Identifying appropriate spatial scales of predictors in species distribution models with the random forest algorithm


Correspondence author. E-mail:


  1. Including predictors in species distribution models at inappropriate spatial scales can decrease the variance explained, add residual spatial autocorrelation (RSA) and lead to the wrong conclusions. Some studies have measured predictors within different buffer sizes (scales) around sample locations, regressed each predictor against the response at each scale and selected the scale with the best model fit as the appropriate scale for this predictor. However, a predictor can influence a species at several scales or show several scales with good model fit due to a bias caused by RSA. This makes the evaluation of all scales with good model fit necessary. With potentially several scales per predictor and multiple predictors to evaluate, the number of predictors can be large relative to the number of data points, potentially impeding variable selection with traditional statistical techniques, such as logistic regression.
  2. We trialled a variable selection process using the random forest algorithm, which allows the simultaneous evaluation of several scales of multiple predictors. Using simulated responses, we compared the performance of models resulting from this approach with models using the known predictors at arbitrary and at the known spatial scales. We also apply the proposed approach to a real data set of curlew (Numenius arquata).

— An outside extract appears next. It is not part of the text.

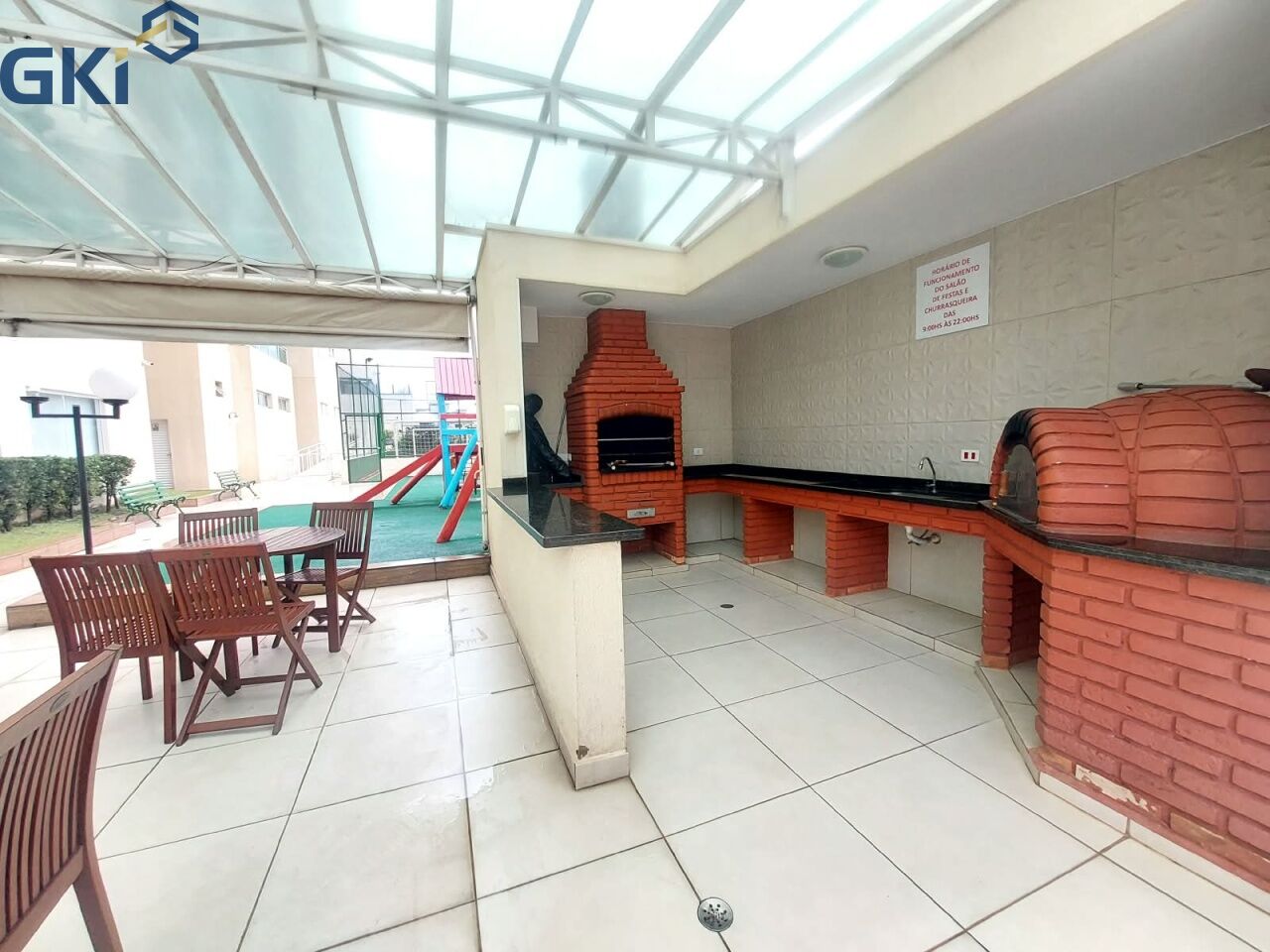 Apartamento, 3 quartos, 105 m² - Foto 13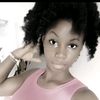 chritabelle.amani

  3. AIC, AUC and Naglekerke's pseudo R2 of the models resulting from the proposed variable selection were often very similar to the models with the known predictors at known spatial scales. Only two of nine models required the addition of spatial eigenvectors to account for RSA. Arbitrary scale models always required the addition of spatial eigenvectors. 75% (50–100%) of the known predictors were selected at scales similar to the known scale (within 3 km). In the curlew model, predictors at large, medium and small spatial scales were selected, suggesting that for appropriate landscape-scale models multiple scales need to be evaluated.
  4. The proposed approach selected several of the correct predictors at appropriate spatial scales out of 544 possible predictors. Thus, it facilitates the evaluation of multiple spatial scales of multiple predictors against each other in landscape-scale models.